March Garden Things To Do In The South

This is a busy month in the garden with everyone full of ambition for spring planting chores. While there is still some chance of a late frost, many gardeners will be setting out tomatoes and bedding plants in the hopes of early results. This is the month, too, for harvesting many of the cool season vegetables.


Lawns – Sow cool-weather grass seed mixtures in the upper South. It’s too early, though, to sow seeds of summer grass or to plant sprigs and plugs except in the lower South.

Give all lawns a good feeding, using high-nitrogen fertilizers like 10-6-4 to promote heavy new growth.

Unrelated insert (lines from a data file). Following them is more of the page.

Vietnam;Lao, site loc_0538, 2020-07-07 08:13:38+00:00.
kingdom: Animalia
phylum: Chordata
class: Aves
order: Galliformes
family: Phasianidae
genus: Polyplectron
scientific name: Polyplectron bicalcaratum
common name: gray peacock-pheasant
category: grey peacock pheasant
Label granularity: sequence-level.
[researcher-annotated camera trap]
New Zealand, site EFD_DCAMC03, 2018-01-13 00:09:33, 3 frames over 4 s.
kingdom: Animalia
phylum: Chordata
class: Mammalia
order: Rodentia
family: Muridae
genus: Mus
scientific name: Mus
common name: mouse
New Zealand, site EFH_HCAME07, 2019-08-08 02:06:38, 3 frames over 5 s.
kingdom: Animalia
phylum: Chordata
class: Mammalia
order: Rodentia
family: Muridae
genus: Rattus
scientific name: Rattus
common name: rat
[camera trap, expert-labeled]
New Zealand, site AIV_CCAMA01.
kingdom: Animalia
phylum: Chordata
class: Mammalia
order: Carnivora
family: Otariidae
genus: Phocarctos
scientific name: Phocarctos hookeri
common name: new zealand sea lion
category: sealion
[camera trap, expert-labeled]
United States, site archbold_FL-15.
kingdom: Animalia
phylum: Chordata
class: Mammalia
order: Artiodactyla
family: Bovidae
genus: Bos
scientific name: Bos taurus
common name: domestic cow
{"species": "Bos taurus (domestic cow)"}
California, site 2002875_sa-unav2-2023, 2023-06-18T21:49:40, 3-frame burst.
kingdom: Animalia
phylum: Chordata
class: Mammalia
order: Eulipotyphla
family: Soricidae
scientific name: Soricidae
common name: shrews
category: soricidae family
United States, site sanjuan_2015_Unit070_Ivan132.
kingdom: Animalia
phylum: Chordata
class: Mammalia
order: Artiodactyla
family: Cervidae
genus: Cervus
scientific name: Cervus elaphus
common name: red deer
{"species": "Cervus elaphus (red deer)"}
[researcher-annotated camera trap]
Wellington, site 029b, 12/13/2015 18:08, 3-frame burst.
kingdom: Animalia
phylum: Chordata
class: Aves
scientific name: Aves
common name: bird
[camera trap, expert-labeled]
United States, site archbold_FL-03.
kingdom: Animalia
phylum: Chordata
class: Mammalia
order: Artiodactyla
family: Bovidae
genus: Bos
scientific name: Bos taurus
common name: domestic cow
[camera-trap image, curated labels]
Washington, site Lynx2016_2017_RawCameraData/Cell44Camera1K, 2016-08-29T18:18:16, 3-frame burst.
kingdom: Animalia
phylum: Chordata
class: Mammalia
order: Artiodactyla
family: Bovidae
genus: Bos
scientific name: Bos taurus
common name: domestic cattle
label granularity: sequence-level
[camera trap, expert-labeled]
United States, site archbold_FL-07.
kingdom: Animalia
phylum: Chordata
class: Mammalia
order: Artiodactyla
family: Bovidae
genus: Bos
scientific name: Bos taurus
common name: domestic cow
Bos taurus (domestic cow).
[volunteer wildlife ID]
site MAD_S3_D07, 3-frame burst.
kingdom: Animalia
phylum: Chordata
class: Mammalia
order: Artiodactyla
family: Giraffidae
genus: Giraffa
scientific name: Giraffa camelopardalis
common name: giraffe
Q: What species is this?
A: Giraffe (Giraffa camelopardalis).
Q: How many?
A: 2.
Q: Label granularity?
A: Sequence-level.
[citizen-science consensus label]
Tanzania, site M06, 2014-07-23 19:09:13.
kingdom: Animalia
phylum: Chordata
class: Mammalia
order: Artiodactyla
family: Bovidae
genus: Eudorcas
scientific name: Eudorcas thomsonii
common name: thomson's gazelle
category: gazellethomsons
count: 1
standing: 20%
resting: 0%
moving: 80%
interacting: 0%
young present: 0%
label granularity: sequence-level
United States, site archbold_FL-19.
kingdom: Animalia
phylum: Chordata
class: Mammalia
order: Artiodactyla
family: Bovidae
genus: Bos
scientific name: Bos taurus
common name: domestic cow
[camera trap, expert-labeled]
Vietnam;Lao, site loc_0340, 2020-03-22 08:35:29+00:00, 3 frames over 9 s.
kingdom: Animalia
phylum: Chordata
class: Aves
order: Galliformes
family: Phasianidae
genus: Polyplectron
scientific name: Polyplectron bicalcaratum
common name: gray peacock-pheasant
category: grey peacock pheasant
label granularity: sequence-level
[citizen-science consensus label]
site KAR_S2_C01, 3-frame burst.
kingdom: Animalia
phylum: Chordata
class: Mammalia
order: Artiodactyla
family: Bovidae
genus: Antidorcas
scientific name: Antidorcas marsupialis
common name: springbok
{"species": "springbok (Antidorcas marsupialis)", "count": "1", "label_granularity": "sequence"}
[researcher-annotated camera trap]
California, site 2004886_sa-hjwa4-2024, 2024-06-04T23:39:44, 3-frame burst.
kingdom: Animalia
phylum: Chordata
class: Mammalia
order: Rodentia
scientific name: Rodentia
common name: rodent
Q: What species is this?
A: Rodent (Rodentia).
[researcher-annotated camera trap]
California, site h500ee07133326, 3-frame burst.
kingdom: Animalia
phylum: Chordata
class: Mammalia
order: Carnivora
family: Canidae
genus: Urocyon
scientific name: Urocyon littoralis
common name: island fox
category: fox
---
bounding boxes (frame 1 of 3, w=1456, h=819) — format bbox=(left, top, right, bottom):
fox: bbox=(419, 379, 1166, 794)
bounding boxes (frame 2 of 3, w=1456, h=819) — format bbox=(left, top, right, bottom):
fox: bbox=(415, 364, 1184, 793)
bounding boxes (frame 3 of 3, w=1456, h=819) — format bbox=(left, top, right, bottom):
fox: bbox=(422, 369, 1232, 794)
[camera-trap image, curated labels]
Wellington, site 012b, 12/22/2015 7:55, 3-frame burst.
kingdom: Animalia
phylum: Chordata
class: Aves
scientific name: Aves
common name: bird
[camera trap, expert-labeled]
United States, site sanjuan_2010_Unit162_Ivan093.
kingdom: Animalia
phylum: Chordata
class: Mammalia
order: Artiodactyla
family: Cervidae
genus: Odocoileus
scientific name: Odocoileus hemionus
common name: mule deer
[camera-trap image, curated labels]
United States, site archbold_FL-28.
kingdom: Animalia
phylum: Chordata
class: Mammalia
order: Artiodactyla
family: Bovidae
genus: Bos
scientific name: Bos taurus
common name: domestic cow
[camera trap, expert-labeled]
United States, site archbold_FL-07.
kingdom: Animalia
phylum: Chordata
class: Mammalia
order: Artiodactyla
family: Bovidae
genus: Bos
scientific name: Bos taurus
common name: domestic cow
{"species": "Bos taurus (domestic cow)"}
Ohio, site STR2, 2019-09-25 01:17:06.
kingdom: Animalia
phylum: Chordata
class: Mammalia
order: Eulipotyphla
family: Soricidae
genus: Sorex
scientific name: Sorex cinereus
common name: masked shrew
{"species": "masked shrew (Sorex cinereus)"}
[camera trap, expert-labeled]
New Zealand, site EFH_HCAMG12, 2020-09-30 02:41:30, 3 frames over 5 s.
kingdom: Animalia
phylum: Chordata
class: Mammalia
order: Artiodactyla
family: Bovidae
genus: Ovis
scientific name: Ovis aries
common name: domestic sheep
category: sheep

Lawns overplanted with rye-grass need special attention now that rye is growing rapidly. Cut close and often so sunshine can penetrate to permanent grasses just beginning to green up. To avoid discolored lawns, always cut with a sharp mower. Dull blades cause grass tips to brown.

Pruning – March 1 is the time most gardeners set for pruning hybrid teas and perpetuals in the middle South. March 10 or 15 is better for the mountain regions and the upper part of the upper South.

Prune spring-flowering deciduous shrubs after blooming, cutting out non-productive old wood. It’s your last chance to prune nandinas, crape myrtle and altheas before much new growth starts. They can stand severe cutting back, if tall and lanky. Ligustrum and pittosporum can also take heavy pruning if necessary.

Give roses a good spring feeding to promote heavy flower production. And, since roses are showing new growth now, start your regular spraying or dusting schedule to control insects and diseases. Captan, karathane and malathion are among the best pest controls.

Fertilize your pecan trees. March is one of the best months for this. Use a complete fertilizer.

For tropical effects on the Gulf Coast and in the lower South, set out acalypha, croton, papaya, castor bean, duranta, cuphea, hibiscus, plumbago and tender ferns.

Azaleas are in full bloom in the middle and lower South. Only early sorts are showing color further north. It is a good time to buy plants now, for they transplant well even in full bloom. Spray for petal blight where this disease is prevalent.


This is a good time to prune azaleas, if necessary. In hillside plantings layer some of the lower branches to create a solid mass planting.

Spray camellias for aphids and tea scale before hot weather sets in. Use miscible oil sprays for this purpose.

Vegetables – In cold frames and hotbeds start tomato, pepper, eggplant, cauliflower and onion for transplanting to the garden. Outdoors in the upper and middle South, plant beet, cabbage, carrot, lettuce, onion sets, radish, spinach, turnip, mustard, parsley, English peas (last planting), and rutabaga.

Among roots and tubers set out Irish potato, asparagus, horseradish, and artichoke.